New Castle of Manzanares el Real
|New Castle of Manzanares el Real|
|Native name |
Spanish: Castillo nuevo de Manzanares el Real
|Location||Manzanares el Real, Spain|
|Official name: Castillo nuevo de Manzanares el Real|
The New Castle of Manzanares el Real, also known as Castle of los Mendoza, is a palace-fortress erected in the 15th century in the town of Manzanares el Real (Community of Madrid, Spain), next to the Santillana reservoir at the foot of Sierra de Guadarrama mountain range.
Its construction began in 1475 on a Romanesque-Mudéjar hermitage and today is one of the best preserved castles of the Community of Madrid. It was raised on the river Manzanares, as a residential palace of the House of Mendoza, in the vicinity of an ancient fortress that was abandoned once the new castle was built.
The castle now houses a museum of Spanish castles and hosts a collection of tapestries. It was declared a Monumento Histórico-Artístico in 1931. It is owned by the Duchy of the Infantado, but its management is the responsibility of the Community of Madrid.
The lands bordering the upper reaches of the River Manzanares, rich in pastures and forests, were the subject of frequent disputes between different powers that emerged after the Reconquista. The communities of Villa y Tierra de Segovia and Madrid had several disputes over the 13th century, which were resolved in the 14th century by King John I of Castile with the donation of the comarca to his steward, Pedro Gonzalez de Mendoza.
The eldest Mendoza son, Diego Hurtado de Mendoza, Admiral of Castile, is credited with building the first fortress, now known as the Old Castle of Manzanares el Real, although it is likely that this building had an earlier origin. In the last third of the 15th century, the House of Mendoza decided to build a new castle-palace, larger and more luxurious, in accordance with the remarkable economic and political influence achieved by this family.

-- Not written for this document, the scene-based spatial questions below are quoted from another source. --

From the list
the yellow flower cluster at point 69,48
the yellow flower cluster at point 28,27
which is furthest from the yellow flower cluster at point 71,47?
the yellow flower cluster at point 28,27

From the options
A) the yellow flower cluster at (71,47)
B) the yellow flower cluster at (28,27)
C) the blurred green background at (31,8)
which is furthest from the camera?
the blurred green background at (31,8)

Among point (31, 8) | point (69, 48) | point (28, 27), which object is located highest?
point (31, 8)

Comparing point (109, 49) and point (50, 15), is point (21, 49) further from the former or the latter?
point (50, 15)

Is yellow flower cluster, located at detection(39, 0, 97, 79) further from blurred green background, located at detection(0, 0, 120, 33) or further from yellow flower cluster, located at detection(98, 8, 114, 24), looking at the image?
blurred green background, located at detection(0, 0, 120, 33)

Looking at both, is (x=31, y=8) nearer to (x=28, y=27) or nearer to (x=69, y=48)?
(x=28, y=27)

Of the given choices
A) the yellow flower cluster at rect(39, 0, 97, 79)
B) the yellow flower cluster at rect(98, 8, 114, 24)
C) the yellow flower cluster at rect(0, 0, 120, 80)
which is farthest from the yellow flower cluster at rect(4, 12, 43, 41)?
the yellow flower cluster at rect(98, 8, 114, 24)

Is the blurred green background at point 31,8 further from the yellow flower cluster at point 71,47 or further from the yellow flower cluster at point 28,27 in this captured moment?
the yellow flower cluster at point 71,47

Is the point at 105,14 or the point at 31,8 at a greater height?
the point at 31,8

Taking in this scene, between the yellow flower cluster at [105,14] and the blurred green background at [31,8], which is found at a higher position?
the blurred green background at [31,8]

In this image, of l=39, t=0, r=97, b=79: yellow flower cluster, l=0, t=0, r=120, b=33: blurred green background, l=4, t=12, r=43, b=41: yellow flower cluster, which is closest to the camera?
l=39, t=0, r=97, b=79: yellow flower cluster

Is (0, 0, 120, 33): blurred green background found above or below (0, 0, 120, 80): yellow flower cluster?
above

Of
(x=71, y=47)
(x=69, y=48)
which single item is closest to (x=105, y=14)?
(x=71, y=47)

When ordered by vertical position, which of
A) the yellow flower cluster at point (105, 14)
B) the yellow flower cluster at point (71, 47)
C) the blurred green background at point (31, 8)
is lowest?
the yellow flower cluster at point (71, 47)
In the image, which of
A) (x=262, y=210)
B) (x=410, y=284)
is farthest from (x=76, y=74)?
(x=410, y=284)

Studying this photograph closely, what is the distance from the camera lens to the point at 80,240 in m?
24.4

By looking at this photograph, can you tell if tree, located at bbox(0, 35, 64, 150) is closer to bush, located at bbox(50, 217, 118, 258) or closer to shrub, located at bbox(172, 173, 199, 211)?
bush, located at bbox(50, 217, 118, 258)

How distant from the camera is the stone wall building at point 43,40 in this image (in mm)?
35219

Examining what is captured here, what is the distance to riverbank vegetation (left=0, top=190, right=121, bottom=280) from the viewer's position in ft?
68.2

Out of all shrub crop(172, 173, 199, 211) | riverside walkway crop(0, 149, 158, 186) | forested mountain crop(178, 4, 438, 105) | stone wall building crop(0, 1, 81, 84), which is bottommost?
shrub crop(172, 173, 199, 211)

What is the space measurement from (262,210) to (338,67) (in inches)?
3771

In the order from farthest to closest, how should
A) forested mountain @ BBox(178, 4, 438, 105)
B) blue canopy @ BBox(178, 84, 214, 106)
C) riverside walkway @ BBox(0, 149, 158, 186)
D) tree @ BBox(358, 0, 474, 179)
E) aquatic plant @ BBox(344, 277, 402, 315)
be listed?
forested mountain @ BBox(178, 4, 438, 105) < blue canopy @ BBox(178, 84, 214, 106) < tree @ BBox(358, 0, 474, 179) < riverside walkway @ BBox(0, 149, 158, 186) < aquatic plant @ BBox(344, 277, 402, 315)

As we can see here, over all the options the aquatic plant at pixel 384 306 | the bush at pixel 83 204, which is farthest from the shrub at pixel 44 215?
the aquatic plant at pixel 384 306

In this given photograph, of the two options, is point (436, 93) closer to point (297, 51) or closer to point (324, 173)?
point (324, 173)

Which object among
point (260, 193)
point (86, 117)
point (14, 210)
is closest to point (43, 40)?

Work began in 1475. Diego Hurtado de Mendoza, 1st Duke of the Infantado, did not live long enough to see the castle completed. It was his eldest son, Íñigo López de Mendoza, who finished construction under the direction of the architect Juan Guas, author of Palace of the Infantado, of Guadalajara.

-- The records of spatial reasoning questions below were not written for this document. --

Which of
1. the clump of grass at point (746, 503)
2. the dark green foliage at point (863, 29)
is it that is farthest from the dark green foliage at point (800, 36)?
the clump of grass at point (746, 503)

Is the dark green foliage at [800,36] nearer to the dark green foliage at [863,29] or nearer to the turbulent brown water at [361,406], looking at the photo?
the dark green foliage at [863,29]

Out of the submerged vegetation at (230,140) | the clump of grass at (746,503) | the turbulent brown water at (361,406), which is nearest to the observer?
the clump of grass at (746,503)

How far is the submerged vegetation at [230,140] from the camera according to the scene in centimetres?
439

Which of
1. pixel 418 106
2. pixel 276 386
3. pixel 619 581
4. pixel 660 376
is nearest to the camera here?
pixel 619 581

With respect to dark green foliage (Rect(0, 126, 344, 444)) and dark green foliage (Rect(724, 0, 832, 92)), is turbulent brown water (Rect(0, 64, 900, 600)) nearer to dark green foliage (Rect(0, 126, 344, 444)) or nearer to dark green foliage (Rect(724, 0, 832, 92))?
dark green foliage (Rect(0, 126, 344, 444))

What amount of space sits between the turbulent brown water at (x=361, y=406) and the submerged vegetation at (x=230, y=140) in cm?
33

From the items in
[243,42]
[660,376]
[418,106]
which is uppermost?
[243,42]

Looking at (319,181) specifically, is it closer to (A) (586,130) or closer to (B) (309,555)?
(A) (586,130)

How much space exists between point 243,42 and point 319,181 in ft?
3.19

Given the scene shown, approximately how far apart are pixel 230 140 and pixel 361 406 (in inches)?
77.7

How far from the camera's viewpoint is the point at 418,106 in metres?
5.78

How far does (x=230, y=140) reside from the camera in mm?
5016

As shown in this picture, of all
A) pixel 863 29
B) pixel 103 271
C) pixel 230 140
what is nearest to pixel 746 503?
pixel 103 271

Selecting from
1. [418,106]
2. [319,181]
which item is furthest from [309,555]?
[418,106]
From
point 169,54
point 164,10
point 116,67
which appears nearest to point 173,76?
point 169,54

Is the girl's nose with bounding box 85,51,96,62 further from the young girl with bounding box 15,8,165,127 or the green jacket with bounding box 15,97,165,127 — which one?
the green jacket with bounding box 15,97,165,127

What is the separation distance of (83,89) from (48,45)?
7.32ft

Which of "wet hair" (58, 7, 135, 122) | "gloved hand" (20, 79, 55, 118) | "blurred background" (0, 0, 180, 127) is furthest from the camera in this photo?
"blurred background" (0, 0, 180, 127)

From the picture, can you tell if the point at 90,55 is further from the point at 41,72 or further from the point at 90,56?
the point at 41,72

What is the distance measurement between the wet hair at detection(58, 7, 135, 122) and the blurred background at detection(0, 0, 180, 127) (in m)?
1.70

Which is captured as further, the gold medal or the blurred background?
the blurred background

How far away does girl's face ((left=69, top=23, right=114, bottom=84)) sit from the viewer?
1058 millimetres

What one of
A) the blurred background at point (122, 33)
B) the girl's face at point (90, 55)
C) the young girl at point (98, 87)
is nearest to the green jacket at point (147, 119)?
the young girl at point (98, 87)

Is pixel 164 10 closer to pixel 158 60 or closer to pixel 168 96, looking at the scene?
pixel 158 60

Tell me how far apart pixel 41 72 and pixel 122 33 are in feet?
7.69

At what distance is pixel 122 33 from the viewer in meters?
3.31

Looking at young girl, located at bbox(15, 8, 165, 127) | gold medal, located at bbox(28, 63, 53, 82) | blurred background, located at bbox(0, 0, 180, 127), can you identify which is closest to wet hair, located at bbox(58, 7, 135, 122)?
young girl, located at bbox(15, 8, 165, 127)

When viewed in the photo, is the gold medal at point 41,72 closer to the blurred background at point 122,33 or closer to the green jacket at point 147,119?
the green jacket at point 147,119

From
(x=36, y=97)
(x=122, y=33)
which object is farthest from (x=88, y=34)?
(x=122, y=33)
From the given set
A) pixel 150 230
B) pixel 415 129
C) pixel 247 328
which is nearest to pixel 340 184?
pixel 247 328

The role of the castle as a palatial residence lasted only a century. With the death in 1566 of Íñigo López de Mendoza y Pimentel, 4th Duke of the Infantado, the castle ceased to be inhabited, as economic problems and disputes arose between the heirs of the House of Mendoza.
The castle was one of the locations used in the movie El Cid (1961).

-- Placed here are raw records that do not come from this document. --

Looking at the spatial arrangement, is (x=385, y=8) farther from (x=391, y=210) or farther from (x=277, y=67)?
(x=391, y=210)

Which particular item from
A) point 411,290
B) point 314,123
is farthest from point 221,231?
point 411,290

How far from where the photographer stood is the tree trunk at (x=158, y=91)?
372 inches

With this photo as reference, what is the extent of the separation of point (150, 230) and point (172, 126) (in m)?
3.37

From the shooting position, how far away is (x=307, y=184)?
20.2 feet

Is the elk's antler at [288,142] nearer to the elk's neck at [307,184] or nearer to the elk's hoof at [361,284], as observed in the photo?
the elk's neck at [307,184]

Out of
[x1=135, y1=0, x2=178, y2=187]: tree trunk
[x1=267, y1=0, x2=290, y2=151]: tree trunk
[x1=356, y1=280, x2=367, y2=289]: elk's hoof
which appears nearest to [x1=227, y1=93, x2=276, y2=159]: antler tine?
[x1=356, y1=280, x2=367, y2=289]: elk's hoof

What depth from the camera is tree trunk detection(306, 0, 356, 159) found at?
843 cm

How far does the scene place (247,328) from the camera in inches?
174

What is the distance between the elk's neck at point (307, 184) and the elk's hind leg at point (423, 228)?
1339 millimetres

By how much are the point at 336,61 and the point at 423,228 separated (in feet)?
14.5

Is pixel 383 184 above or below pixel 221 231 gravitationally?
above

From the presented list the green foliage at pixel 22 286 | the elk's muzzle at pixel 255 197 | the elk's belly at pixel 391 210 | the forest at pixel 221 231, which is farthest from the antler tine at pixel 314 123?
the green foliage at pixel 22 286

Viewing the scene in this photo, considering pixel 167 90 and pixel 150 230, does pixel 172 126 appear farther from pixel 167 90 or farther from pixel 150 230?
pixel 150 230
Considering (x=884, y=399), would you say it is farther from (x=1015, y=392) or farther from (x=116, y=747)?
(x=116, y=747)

In 1982, the castle hosted the act of establishment of the Parliamentary Assembly of Madrid, during which the region's Statute of Autonomy was also presented.
The castle, quadrangular, is constructed entirely of granite stone. It has four circular towers. Its vertices are decorated with balls in the Isabelline Gothic style. The main hexagonal tower is one of the highlights.
The building is topped by a terrace with machicolation and turrets. It includes a rectangular courtyard with porticos and two galleries supported by octagonal columns. The Gothic gallery on the first floor is considered the most beautiful in Spanish military architecture. On the southern chemin de ronde the gallery is flaming trace on parapets decorated with diamond shapes.
The whole castle is surrounded by a barbican, which includes loopholes and, carved in low relief, the cross of the Holy Sepulchre of Jerusalem, a title held by Pedro Gonzalez de Mendoza. Other defensive elements of the building includes its pockets.
The castle has six floors, plus a basement: ground floor, mezzanine first, main floor, mezzanine second, upper gallery and gallery of covers. The main gate is flanked by two towers with an arch between them.